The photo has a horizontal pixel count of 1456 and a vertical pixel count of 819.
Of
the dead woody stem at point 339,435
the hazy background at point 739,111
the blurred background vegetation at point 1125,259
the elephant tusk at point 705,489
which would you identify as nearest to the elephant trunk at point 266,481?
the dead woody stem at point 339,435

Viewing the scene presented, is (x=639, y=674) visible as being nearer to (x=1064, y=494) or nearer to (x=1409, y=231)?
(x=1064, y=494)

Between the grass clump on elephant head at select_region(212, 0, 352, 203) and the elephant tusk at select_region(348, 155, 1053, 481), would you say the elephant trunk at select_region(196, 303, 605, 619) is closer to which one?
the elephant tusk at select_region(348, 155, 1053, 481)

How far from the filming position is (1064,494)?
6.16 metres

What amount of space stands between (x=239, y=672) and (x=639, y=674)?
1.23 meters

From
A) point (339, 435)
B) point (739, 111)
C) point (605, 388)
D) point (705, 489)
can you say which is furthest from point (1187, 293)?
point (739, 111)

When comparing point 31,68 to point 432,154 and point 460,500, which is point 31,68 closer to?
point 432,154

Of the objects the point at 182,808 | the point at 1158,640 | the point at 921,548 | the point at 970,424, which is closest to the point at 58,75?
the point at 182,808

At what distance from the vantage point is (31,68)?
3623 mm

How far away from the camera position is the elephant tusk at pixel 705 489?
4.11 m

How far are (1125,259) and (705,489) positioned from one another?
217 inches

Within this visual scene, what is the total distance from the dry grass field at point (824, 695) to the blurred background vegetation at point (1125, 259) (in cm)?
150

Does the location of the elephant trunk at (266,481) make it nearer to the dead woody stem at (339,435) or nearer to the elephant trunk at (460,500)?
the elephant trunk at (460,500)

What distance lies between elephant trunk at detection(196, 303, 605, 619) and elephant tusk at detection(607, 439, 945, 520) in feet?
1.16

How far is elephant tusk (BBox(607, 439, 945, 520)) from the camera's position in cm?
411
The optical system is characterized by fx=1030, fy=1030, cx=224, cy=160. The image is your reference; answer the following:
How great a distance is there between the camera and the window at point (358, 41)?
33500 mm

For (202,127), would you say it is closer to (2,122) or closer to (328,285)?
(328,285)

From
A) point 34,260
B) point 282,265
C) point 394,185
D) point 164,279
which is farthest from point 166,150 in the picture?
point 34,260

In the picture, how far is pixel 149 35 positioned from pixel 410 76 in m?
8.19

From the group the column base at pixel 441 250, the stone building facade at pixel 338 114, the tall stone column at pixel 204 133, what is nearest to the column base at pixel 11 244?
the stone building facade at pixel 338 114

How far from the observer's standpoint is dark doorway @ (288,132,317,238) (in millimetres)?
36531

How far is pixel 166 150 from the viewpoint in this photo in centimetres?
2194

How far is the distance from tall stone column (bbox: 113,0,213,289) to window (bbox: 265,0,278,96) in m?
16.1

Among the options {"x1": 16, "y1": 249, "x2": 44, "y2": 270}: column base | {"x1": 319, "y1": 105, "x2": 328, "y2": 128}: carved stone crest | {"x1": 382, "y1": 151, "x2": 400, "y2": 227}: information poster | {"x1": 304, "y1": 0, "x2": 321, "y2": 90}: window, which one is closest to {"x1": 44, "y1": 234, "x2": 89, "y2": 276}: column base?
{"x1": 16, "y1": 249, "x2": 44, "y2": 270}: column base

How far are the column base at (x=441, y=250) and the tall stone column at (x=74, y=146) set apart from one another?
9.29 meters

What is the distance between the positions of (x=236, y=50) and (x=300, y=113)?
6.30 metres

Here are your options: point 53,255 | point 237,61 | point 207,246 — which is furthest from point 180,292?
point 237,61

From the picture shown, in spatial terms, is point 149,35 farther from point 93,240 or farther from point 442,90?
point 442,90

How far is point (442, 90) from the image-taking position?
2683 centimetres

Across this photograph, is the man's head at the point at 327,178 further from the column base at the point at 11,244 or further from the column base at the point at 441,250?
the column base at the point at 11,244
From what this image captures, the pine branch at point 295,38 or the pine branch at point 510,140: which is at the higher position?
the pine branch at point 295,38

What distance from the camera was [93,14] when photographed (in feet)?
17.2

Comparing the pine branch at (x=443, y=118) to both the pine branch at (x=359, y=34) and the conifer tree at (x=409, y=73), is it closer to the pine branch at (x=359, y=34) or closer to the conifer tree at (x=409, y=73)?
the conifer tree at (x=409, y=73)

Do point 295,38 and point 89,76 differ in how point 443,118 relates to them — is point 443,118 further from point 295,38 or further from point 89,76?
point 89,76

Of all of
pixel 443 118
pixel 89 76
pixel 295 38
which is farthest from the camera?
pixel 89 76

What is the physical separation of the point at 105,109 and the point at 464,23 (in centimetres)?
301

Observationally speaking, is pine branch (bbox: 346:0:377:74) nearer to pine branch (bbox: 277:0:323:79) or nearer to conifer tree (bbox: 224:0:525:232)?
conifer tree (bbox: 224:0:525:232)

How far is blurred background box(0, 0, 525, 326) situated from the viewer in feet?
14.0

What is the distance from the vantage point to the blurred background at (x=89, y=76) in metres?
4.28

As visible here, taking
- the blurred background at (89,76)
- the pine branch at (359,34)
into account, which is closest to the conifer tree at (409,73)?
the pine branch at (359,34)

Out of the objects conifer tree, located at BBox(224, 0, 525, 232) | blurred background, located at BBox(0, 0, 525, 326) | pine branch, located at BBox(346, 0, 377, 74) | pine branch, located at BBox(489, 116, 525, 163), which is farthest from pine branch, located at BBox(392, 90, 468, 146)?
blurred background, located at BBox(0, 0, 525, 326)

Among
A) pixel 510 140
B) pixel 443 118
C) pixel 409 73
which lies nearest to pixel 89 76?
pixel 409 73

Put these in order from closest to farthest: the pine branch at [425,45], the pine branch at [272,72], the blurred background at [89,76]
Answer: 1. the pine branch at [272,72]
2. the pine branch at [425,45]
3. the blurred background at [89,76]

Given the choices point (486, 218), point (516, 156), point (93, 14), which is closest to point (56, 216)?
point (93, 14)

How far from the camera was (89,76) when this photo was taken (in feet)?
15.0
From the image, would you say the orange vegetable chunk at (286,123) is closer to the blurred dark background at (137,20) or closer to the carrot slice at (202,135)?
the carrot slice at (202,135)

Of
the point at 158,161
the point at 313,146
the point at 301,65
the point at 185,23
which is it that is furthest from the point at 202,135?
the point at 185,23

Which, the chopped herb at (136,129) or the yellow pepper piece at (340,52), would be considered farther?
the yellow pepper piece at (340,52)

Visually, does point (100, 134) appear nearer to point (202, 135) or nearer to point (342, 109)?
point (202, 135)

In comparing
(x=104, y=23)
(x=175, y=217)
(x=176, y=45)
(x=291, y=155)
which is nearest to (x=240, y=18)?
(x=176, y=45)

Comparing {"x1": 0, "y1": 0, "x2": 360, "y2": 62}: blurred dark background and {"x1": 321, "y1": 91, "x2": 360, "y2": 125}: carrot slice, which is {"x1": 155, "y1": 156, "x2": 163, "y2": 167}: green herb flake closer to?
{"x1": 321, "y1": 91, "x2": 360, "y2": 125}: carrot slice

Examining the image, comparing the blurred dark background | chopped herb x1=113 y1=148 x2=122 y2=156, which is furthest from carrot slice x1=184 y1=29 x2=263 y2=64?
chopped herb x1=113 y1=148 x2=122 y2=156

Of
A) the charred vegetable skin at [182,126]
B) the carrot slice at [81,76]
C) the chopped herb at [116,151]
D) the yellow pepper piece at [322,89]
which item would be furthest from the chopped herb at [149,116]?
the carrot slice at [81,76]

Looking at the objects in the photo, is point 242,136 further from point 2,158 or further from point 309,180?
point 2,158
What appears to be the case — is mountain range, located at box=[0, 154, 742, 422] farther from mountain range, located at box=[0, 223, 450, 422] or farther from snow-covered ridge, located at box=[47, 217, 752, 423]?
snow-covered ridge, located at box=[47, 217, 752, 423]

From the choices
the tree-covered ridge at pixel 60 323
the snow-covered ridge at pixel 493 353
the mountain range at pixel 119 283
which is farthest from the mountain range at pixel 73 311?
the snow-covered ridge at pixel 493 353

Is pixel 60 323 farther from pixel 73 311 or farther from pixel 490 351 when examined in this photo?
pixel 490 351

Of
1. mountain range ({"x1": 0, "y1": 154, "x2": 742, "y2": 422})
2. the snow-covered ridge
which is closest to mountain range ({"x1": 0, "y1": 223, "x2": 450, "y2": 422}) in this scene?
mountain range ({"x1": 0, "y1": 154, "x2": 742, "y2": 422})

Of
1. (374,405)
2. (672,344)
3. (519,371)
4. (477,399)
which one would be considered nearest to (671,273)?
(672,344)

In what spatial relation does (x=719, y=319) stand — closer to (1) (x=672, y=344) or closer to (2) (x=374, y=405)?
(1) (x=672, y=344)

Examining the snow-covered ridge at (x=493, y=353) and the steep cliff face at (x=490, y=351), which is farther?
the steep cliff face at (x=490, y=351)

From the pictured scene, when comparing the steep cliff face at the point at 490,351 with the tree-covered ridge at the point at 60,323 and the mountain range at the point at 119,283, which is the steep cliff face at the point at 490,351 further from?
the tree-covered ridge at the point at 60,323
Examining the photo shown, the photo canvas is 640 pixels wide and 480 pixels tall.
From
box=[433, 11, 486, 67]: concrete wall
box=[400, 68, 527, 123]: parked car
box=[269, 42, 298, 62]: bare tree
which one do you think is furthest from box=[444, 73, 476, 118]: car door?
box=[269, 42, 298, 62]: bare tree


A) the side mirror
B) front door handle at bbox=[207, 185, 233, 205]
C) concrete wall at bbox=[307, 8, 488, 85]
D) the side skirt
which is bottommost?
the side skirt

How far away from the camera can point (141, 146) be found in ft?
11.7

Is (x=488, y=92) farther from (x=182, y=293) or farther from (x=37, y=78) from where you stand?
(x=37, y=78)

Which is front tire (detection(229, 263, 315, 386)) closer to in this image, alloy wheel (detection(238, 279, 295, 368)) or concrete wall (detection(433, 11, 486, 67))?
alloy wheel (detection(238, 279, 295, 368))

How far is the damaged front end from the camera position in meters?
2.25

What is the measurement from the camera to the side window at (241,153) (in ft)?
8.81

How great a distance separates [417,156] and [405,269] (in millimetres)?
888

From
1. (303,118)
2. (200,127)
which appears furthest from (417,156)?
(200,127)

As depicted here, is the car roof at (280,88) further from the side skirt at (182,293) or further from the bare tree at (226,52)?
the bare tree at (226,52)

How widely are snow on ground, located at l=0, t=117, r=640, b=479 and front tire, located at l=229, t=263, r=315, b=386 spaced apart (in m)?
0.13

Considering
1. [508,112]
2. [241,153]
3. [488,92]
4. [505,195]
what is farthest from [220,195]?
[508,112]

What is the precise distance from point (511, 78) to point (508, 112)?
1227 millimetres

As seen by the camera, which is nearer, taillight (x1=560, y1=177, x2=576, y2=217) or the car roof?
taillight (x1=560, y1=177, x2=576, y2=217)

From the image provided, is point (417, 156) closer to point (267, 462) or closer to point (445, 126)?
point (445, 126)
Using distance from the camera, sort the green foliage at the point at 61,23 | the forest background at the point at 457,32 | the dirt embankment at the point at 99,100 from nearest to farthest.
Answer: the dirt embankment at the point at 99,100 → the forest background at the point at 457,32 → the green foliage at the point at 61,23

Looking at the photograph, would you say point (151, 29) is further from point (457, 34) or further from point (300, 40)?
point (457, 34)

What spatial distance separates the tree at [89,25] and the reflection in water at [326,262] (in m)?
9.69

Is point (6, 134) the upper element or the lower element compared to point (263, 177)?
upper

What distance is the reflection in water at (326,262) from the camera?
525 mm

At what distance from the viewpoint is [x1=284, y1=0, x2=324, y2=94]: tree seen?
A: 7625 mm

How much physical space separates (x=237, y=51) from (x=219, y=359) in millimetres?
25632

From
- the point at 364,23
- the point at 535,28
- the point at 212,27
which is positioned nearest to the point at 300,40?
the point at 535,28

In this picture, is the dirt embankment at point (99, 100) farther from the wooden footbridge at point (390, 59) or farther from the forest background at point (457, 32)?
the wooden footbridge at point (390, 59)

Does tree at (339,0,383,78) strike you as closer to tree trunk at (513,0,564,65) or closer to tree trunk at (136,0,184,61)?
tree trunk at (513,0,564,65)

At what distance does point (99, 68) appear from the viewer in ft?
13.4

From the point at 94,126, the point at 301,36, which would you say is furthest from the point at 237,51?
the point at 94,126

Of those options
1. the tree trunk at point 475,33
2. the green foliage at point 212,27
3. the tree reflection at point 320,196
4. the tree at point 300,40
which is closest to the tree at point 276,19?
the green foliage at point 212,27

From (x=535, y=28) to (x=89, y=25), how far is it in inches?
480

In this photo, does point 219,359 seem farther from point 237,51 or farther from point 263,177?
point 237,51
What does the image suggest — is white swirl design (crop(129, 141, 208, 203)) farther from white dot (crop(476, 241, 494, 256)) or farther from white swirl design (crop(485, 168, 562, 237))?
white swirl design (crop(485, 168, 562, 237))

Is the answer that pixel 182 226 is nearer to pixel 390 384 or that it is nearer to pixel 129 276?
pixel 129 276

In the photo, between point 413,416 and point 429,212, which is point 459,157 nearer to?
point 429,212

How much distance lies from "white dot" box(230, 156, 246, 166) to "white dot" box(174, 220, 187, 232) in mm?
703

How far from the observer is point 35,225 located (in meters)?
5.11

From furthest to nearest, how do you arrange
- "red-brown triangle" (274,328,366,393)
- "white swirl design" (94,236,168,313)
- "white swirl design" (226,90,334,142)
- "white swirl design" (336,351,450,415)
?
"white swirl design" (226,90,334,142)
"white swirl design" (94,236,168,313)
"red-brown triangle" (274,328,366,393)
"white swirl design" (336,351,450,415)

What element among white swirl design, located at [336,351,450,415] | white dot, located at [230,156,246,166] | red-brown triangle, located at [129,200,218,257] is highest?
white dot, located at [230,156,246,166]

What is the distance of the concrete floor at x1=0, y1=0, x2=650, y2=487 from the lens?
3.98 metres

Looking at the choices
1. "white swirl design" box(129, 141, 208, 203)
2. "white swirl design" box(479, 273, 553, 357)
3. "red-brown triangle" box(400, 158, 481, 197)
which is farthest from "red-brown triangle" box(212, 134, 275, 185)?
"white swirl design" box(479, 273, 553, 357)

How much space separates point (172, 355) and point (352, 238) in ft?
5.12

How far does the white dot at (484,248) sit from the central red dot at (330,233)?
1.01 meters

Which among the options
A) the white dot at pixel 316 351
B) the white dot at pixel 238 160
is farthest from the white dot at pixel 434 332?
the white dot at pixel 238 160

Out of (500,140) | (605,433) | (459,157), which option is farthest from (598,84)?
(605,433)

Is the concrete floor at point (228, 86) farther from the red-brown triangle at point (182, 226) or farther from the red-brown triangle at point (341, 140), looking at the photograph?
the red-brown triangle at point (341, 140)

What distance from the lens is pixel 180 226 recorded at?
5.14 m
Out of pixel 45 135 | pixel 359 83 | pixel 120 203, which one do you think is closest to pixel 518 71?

--*--

_WRITTEN EXERCISE_. Return the stretch from the start of the entries through the line that contains "the elephant tusk at point 705,489", reproducing those lines exactly.

_ANSWER_.
The photo has a horizontal pixel count of 1456 and a vertical pixel count of 819.
Of
the dead woody stem at point 339,435
the hazy background at point 739,111
the blurred background vegetation at point 1125,259
the elephant tusk at point 705,489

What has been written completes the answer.